CONSIDERANDO, por fim, que o regime jurídico estatutário do Município de Jaciara estabelece de forma clara os direitos, deveres, proibições e as penalidades aplicáveis aos servidores públicos, exigindo da Administração a adoção de medidas firmes diante de condutas que comprometam a moralidade e a eficiência do serviço público, resolve;

Art. 1º. Instaurar Inquérito Administrativo para apurar a conduta funcional da servidora S., Matrícula nº 3113, ocupante do cargo de Agente Comunitário de Saúde, bem como para investigar a autoria e a materialidade dos fatos narrados nos Protocolos Administrativos nº 311-01/2026, nº 312-01/2026 e nº 404-01/2026, e demais documentos que os instruem, especialmente no tocante à adulteração do atestado médico originalmente emitido em 30 de dezembro de 2025, o uso do documento falso para justificar ausências ao serviço, as faltas injustificadas a partir de 31 de dezembro de 2025, e as condutas de cunho intimidador e alarmante manifestadas via aplicativo de mensagens WhatsApp em 03 de fevereiro de 2026, conforme Boletim de Ocorrência nº 2026.37164, além de outras infrações que possam ser identificadas no curso da apuração.

Art. 2º. A designação dos membros da Comissão será realizada por meio de ato específico, em momento oportuno.

Parágrafo Primeiro. A Comissão ora designada deverá observar, para o exercício de suas atividades, o disposto nos Arts. 160 a 180 da Lei Municipal nº 1.208/2009, que tratam do Inquérito Administrativo e das suas fases, garantindo à servidora S. o pleno exercício do contraditório e da ampla defesa em todas as etapas da investigação, com a possibilidade de acompanhar o processo, arrolar e reinquirir testemunhas, produzir provas e formular quesitos.

Parágrafo Segundo. O Presidente da Comissão deverá ter nível de escolaridade igual ou superior ao da servidora S., conforme preceitua o Parágrafo Único do Art. 160 da Lei Municipal nº 1.208/2009.

Art. 3º. Fixar o prazo de 30 (trinta) dias para a conclusão dos trabalhos da Comissão, contados a partir da publicação desta Portaria, admitindo-se prorrogação por igual período, caso as circunstâncias o exijam, mediante justificativa fundamentada e aprovação da autoridade competente, em consonância com o Art. 160 do Estatuto dos Servidores Públicos.

Art. 4º. Determinar que a Comissão avalie a necessidade e a conveniência de propor o afastamento preventivo da servidora S. de suas funções, sem prejuízo de sua remuneração, pelo prazo de até 60 (sessenta) dias, prorrogável por igual período, nos termos do Art. 163 da Lei Municipal nº 1.208/2009, caso entenda que tal medida cautelar se mostra imprescindível para assegurar a lisura da instrução processual e evitar qualquer interferência na coleta de provas ou no depoimento de testemunhas.
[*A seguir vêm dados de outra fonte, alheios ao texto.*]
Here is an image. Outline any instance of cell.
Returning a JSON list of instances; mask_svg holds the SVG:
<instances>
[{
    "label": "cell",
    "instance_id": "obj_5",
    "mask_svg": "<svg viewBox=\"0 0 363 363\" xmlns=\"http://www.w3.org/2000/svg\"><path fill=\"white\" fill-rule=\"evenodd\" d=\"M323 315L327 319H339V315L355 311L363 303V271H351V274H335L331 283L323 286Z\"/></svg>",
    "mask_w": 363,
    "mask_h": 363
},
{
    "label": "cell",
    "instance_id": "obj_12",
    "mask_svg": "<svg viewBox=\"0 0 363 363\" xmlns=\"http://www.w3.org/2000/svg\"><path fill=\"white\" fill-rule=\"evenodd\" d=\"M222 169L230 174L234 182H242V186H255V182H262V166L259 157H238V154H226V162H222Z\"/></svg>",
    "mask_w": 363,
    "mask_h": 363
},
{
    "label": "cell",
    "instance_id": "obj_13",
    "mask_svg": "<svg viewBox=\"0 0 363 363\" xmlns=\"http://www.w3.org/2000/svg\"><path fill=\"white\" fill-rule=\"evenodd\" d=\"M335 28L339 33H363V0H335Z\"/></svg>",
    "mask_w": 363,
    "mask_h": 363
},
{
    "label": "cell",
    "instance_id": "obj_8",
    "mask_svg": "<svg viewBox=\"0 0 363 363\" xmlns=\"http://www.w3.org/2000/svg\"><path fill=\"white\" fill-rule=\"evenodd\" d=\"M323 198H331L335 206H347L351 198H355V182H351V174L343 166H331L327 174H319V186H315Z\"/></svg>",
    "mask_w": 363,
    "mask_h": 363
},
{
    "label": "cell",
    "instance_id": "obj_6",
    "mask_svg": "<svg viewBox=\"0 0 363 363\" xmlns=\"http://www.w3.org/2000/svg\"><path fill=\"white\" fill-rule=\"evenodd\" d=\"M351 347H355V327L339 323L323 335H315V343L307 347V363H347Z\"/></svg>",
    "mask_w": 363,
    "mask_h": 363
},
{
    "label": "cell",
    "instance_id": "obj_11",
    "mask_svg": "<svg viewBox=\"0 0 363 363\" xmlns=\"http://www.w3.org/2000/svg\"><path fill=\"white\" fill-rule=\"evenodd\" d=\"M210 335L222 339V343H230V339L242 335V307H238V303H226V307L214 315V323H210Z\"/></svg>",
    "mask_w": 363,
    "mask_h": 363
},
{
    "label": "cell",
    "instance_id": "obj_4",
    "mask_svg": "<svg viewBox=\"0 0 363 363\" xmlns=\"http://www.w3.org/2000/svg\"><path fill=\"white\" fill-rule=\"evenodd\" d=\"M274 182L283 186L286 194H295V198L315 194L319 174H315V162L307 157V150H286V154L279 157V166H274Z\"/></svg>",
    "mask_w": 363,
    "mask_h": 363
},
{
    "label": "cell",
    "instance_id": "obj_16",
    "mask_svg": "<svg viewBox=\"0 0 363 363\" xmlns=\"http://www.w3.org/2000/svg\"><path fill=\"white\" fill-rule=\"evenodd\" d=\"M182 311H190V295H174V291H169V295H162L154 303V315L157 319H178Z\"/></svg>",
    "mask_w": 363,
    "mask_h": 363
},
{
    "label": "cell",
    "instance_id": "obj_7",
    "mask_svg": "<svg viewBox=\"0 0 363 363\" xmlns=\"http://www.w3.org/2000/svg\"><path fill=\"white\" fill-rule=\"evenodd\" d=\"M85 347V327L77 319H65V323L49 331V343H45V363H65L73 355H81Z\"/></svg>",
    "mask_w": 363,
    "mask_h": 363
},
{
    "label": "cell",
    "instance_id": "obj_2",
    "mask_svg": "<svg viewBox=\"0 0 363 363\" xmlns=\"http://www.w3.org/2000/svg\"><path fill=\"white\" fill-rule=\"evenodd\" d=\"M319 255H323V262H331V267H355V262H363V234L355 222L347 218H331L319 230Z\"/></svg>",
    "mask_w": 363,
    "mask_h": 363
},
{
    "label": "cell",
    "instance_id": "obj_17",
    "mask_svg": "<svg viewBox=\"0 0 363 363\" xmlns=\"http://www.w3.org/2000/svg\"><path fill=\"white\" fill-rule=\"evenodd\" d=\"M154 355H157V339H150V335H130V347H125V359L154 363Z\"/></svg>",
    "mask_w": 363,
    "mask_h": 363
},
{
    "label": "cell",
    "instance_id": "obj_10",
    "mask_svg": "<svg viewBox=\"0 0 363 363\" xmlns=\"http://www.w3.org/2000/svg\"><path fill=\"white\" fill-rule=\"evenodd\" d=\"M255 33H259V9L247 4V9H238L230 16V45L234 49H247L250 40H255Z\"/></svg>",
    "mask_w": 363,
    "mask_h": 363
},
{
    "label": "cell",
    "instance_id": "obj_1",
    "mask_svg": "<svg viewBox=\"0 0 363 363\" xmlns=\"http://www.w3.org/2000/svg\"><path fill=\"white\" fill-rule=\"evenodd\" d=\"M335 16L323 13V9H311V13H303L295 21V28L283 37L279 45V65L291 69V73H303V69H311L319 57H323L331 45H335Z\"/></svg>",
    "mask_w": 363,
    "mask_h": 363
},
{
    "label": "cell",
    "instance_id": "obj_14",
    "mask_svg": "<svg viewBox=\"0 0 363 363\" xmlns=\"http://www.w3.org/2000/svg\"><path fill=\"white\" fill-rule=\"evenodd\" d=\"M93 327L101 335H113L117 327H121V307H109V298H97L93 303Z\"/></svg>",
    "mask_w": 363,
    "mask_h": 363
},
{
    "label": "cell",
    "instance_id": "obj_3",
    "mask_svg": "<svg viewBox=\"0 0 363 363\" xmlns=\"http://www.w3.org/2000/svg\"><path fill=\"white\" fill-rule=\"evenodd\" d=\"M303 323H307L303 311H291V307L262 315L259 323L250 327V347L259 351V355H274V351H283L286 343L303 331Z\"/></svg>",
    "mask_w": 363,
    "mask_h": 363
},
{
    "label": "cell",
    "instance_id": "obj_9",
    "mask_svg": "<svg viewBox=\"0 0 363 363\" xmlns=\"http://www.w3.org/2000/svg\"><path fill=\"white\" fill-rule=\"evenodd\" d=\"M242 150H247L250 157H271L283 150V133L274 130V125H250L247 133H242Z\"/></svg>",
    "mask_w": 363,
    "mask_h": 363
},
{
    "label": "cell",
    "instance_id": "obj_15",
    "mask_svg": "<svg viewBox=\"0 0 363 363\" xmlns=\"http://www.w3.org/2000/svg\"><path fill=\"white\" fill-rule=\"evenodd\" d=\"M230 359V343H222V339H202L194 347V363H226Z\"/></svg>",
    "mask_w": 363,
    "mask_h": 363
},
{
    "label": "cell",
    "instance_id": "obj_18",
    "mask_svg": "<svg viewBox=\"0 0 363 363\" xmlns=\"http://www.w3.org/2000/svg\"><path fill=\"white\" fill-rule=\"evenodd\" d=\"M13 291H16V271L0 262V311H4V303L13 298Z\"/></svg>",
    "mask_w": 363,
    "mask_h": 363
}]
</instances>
Art. 5º. Conferir à Comissão total autonomia e independência para a condução dos trabalhos investigatórios, podendo requerer, solicitar, analisar documentos, ter acesso a bancos de dados, requisitar, servir-se de todos os documentos que entender necessários, bem como realizar diligências, tomar depoimentos e acareações, recorrendo, se for o caso, a técnicos e peritos, a fim de promover a completa elucidação dos fatos.

Art. 6º. Estabelecer que, ao final dos trabalhos, a Comissão deverá apresentar Relatório Conclusivo à autoridade instauradora, indicando as provas coligidas, a análise dos fatos e a proposição das medidas administrativas cabíveis, incluindo, se for o caso, a instauração de Processo Administrativo Disciplinar para a aplicação das penalidades previstas em lei.

Art. 7º. Esta Portaria entra em vigor na data de sua publicação, revogadas as disposições em contrário.

Jaciara/MT, 05 de fevereiro de 2026.

REGISTRE-SE,

PUBLIQUE-SE,

CUMPRA-SE.

ANDRÉIA WAGNER

Prefeita Municipal – 2025 a 2028

Registrada e publicada de conformidade com a legislação vigente, com afixação nos lugares de costumes estabelecidos por Lei Municipal. Data Supra.